From unsolved murders of journalists to lawsuits against commentators, rights groups and diplomats say Iraq’s press freedom record falls dramatically short of international standards.
Reporters, photographers and video journalists face threats and pressures from both militants and the security forces, as well as mundane everyday restrictions.
In a statement marking Saturday’s World Press Freedom Day, the UN’s culture and media body voiced “deep concern” over the situation in Iraq.
The authorities insist that any regulations are for public safety and note that Iraqi journalists have more freedom than before 2003, when now-executed dictator Saddam Hussein crushed all dissent.
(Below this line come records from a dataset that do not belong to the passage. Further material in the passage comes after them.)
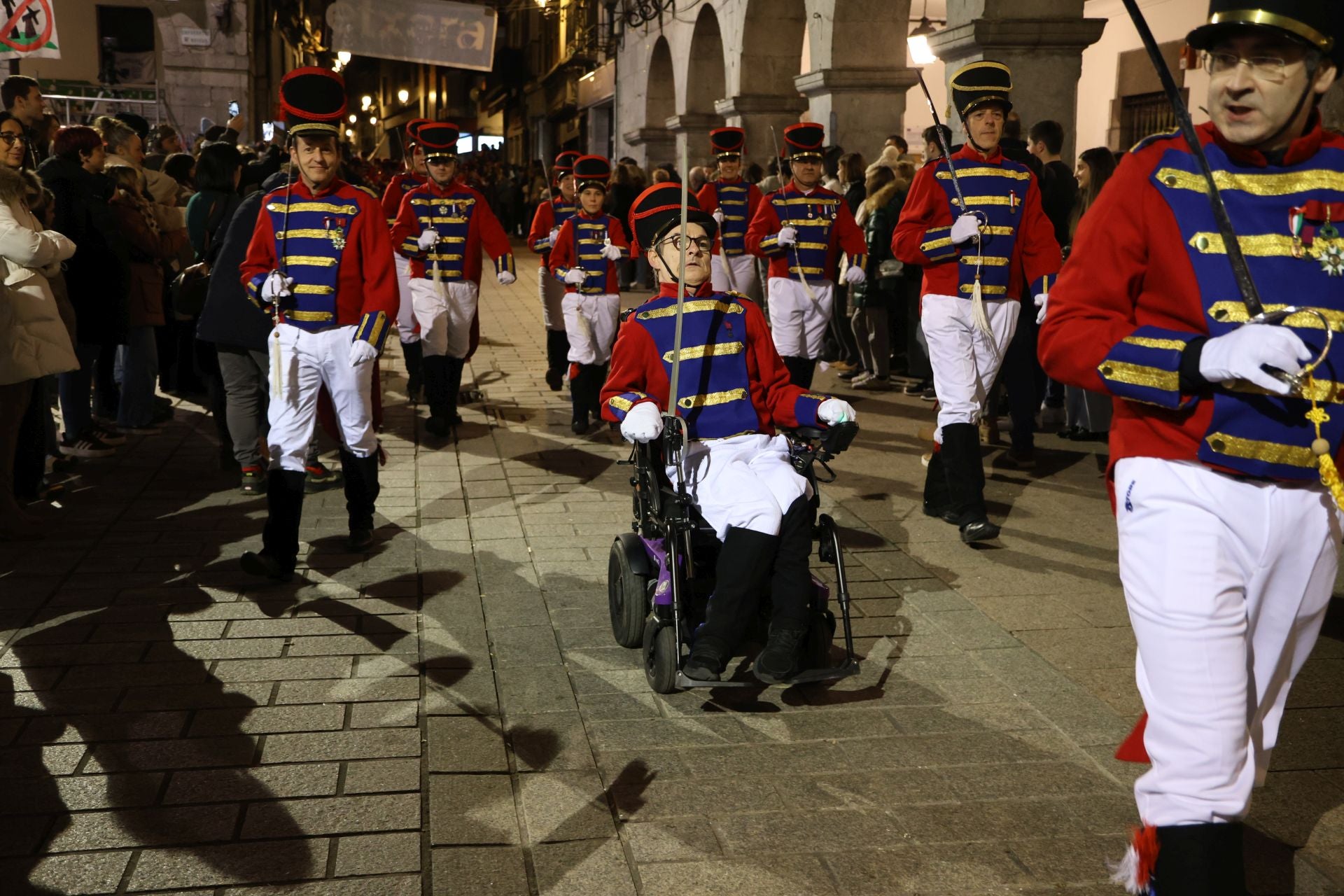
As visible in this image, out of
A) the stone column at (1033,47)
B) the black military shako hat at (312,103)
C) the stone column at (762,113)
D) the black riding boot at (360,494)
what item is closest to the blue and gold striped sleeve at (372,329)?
the black riding boot at (360,494)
At least 100 journalists and media workers have been killed over the past decade, according to the New York-based Committee to Protect Journalists, with Iraq ranking atop the CPJ Impunity Index, which tracks unsolved murders of media workers, since 2008.
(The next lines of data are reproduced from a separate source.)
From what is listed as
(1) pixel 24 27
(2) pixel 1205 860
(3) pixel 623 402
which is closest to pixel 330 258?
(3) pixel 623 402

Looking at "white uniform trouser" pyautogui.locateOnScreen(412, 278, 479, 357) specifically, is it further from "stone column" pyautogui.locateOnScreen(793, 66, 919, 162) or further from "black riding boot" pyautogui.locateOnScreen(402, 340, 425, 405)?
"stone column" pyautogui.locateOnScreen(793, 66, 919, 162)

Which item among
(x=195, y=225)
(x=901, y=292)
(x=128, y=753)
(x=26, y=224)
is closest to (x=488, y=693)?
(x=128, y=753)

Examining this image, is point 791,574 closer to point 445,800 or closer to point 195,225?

Media workers in the northern province of Nineveh have been particularly badly hit, with five killed in provincial capital Mosul in the last three months of 2013 alone.
According to a local press watchdog and many journalists, official restrictions on journalism and lawsuits for alleged defamation can be just as chilling.
“The most dangerous thing we face at this point is the government employing (legal) articles more aggressively than before,” said Sarmad al-Taie, a columnist for Al-Mada newspaper and a frequent guest on current affairs television programmes.
A warrant was issued for Taie’s arrest in January for criticising incumbent Prime Minister Nuri al-Maliki, who is seeking re-election after Wednesday’s general election.
Maliki’s office declined to say whether it was involved.
– Saddam-era laws remain –
“The rest of the threats are still on a level that we can handle,” Taie told AFP. “But the threat that worries us the most is the use of the judiciary against the press.”
While Maliki and other Iraqi leaders were dissident opponents of the Baath regime that ruled from 1968 to 2003, they have allowed laws from that era, including one against criticising the head of state, officials and government, to remain on the books.
Journalists also face various routine restrictions, many imposed arbitrarily.
“If a policeman sees you carrying a weapon, he might let you go,” said Ziad al-Ajili, head of the Baghdad-based Journalistic Freedoms Observatory.
“But he will never let you go carrying a camera.”
“The most dangerous thing in the country is when the security forces control the press, and that is causing a serious crisis.”
To work in Baghdad, with its countless checkpoints and security forces everywhere, journalists must have permits.
But even with the right paperwork, which can take weeks to obtain, security forces routinely deny permission to take photographs or video.
Journalists at the scene of bombings are often threatened with arrest, and access to entire neighbourhoods can be denied at the whim of soldiers manning checkpoints.
“Political tensions, instability, the Syrian war, and unhelpfulness of the authorities and security forces, are major factors that have a very negative impact on the safety of journalists and the independence of the media in Iraq,” a UNESCO statement said on Saturday.
Maliki’s spokesman Ali Mussawi told AFP: “A democratic regime cannot be built unless there is a real free press.”
Mussawi continued, however: “We back the freedom of the press, but we cannot prevent complaints presented by some people who feel they have been defamed.
“Journalists must take notice of the law.”